*Job*. Lay out the lines of the material from the one containing "At what range" through the one containing "Answer: (2) [2,170]", both included, as a Markdown table with the columns "No." and "Text". Number the rows in order and omit blank lines.

[Entries taken from a collection]
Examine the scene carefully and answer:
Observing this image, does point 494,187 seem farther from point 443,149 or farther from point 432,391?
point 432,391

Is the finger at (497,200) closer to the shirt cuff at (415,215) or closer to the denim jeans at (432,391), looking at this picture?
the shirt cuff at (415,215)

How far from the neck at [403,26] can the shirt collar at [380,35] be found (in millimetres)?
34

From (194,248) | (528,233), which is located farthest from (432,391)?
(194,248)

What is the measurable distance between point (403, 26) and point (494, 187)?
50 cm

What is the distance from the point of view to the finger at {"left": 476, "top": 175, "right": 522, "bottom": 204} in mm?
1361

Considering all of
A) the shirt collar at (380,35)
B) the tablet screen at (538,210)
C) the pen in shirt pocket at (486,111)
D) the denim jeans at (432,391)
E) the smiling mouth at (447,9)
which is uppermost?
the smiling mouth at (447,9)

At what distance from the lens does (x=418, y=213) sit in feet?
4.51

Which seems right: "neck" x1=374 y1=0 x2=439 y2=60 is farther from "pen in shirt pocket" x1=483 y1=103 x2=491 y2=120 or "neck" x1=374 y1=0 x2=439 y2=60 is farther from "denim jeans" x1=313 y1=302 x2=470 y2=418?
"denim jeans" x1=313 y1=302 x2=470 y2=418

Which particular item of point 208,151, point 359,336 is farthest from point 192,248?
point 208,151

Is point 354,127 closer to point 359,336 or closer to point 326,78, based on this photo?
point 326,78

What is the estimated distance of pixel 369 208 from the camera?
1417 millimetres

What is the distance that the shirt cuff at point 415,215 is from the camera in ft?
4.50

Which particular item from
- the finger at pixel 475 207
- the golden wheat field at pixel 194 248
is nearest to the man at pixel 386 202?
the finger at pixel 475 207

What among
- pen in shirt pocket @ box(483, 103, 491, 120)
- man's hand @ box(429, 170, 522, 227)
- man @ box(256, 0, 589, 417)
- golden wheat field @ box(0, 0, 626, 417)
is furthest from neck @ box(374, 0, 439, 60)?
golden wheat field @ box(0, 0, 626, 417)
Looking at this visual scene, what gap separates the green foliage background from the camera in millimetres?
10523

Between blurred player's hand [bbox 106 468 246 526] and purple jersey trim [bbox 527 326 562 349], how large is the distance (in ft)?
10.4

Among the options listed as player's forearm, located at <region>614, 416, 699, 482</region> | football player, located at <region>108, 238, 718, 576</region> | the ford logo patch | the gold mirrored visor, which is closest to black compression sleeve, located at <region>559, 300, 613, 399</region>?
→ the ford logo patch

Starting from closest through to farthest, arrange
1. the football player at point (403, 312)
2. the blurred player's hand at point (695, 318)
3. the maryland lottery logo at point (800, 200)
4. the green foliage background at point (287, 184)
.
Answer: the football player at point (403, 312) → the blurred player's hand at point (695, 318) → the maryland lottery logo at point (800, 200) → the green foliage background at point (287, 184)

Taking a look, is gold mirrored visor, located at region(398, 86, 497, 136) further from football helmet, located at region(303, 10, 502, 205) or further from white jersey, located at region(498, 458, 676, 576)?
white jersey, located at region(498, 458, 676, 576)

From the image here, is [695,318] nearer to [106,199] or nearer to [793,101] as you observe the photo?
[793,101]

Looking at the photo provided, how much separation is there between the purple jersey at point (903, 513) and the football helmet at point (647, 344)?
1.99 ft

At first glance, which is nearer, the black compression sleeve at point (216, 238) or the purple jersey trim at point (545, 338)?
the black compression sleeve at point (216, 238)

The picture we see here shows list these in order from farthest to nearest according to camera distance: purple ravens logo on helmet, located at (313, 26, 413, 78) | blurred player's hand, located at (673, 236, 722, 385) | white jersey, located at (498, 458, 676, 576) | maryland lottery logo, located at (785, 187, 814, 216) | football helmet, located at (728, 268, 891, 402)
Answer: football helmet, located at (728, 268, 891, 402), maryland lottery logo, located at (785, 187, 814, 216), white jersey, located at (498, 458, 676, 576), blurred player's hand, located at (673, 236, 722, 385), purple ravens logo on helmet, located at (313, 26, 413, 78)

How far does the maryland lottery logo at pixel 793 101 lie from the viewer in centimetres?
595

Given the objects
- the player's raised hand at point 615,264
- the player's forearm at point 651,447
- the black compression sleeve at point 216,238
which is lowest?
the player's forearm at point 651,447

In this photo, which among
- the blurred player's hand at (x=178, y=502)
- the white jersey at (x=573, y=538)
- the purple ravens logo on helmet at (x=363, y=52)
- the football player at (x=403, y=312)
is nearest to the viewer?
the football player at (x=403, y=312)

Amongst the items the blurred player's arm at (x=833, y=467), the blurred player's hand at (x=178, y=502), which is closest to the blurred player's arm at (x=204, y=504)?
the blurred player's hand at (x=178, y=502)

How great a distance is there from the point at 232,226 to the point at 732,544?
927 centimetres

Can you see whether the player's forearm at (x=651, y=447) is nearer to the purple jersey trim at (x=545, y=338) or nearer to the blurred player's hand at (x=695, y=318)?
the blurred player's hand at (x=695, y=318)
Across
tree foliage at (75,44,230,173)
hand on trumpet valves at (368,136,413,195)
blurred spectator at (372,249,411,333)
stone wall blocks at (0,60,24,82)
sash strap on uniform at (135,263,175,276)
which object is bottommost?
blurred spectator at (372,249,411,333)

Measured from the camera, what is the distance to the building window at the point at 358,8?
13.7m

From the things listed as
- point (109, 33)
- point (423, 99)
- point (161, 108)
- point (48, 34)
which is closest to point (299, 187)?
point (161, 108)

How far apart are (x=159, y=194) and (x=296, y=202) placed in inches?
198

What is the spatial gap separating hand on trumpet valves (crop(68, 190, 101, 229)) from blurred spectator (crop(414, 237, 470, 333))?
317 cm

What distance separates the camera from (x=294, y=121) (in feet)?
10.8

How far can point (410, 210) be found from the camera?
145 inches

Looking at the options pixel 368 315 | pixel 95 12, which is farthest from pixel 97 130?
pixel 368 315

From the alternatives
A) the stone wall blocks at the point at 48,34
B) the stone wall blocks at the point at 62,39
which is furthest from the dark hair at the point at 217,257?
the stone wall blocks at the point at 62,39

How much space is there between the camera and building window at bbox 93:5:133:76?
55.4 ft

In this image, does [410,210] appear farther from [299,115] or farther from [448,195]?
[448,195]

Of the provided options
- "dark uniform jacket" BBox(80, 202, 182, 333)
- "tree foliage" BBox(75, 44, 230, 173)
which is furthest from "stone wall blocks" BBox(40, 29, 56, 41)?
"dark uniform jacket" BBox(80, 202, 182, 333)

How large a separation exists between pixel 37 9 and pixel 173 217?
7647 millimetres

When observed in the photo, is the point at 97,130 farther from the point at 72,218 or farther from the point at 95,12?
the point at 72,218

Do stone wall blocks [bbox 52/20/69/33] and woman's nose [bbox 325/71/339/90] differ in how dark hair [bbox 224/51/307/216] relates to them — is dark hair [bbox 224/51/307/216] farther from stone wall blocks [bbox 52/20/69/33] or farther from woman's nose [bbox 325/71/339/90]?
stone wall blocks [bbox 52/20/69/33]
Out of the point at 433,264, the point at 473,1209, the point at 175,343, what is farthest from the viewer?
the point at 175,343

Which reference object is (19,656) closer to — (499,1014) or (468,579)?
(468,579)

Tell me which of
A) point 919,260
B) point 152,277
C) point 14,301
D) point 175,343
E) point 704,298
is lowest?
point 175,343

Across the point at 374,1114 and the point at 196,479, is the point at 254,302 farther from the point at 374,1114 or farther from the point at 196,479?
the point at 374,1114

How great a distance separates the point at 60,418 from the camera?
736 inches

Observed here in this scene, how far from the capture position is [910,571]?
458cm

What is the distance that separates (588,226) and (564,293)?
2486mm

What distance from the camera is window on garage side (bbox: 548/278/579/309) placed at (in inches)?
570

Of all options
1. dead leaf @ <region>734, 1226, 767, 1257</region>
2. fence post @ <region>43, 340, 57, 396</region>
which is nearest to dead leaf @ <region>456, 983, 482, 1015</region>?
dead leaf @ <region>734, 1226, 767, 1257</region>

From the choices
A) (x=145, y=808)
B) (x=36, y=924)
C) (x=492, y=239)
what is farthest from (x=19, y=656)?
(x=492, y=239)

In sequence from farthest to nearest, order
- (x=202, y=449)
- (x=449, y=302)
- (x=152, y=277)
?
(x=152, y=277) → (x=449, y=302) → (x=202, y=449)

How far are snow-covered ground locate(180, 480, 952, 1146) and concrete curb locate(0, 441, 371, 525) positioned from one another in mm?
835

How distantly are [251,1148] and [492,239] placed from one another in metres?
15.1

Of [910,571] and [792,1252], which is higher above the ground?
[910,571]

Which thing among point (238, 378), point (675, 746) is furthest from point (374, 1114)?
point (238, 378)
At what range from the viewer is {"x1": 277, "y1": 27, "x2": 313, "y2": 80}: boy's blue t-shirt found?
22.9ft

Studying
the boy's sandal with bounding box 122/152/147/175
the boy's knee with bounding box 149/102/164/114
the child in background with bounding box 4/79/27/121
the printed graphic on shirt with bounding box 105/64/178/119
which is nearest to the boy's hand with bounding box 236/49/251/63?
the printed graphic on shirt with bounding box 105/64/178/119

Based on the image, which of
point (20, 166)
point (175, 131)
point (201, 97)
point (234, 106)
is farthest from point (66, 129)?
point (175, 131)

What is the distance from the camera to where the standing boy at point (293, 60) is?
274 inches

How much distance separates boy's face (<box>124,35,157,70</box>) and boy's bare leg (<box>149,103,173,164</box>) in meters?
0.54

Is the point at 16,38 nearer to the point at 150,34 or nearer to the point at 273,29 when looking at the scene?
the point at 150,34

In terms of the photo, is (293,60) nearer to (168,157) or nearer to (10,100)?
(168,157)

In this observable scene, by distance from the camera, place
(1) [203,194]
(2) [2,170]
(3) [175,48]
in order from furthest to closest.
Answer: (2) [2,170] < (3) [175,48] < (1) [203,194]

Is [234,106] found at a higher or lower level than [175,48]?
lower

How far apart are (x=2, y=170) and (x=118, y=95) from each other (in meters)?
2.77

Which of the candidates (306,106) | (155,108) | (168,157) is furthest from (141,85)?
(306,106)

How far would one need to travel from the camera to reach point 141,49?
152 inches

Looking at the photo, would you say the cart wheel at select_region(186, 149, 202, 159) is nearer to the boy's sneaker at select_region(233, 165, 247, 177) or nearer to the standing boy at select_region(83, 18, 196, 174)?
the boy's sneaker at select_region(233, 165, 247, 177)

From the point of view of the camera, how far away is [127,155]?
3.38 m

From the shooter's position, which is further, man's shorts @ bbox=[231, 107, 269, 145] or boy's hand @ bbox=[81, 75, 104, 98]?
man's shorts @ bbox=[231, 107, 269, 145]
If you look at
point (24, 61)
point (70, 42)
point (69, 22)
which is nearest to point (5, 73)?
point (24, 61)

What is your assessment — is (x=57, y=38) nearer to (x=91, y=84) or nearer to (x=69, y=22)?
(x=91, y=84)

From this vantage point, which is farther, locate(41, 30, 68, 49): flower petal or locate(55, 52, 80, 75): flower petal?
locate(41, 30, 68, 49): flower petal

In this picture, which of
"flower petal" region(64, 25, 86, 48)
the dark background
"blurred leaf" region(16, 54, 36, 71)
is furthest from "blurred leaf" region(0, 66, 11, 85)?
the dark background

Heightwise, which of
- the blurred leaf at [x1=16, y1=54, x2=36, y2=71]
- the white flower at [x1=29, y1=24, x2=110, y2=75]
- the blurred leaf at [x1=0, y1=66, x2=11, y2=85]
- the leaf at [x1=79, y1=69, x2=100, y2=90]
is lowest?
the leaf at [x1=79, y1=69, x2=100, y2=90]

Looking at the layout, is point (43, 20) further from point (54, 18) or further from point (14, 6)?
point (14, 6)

*Solution*.
| No. | Text |
|---|---|
| 1 | At what range from the viewer is {"x1": 277, "y1": 27, "x2": 313, "y2": 80}: boy's blue t-shirt found? |
| 2 | 22.9ft |
| 3 | Studying |
| 4 | the boy's sandal with bounding box 122/152/147/175 |
| 5 | the boy's knee with bounding box 149/102/164/114 |
| 6 | the child in background with bounding box 4/79/27/121 |
| 7 | the printed graphic on shirt with bounding box 105/64/178/119 |
| 8 | which is nearest to the boy's hand with bounding box 236/49/251/63? |
| 9 | the printed graphic on shirt with bounding box 105/64/178/119 |
| 10 | Based on the image, which of |
| 11 | point (20, 166) |
| 12 | point (175, 131) |
| 13 | point (201, 97) |
| 14 | point (234, 106) |
| 15 | is farthest from point (66, 129)? |
| 16 | point (175, 131) |
| 17 | What is the distance from the camera to where the standing boy at point (293, 60) is? |
| 18 | 274 inches |
| 19 | How much distance separates boy's face (<box>124,35,157,70</box>) and boy's bare leg (<box>149,103,173,164</box>) in meters? |
| 20 | 0.54 |
| 21 | Is the point at 16,38 nearer to the point at 150,34 or nearer to the point at 273,29 when looking at the scene? |
| 22 | the point at 150,34 |
| 23 | In terms of the photo, is (293,60) nearer to (168,157) or nearer to (10,100)? |
| 24 | (168,157) |
| 25 | In this observable scene, by distance from the camera, place |
| 26 | (1) [203,194] |
| 27 | (2) [2,170] |
| 28 | (3) [175,48] |
| 29 | in order from furthest to closest. |
| 30 | Answer: (2) [2,170] < (3) [175,48] < (1) [203,194] |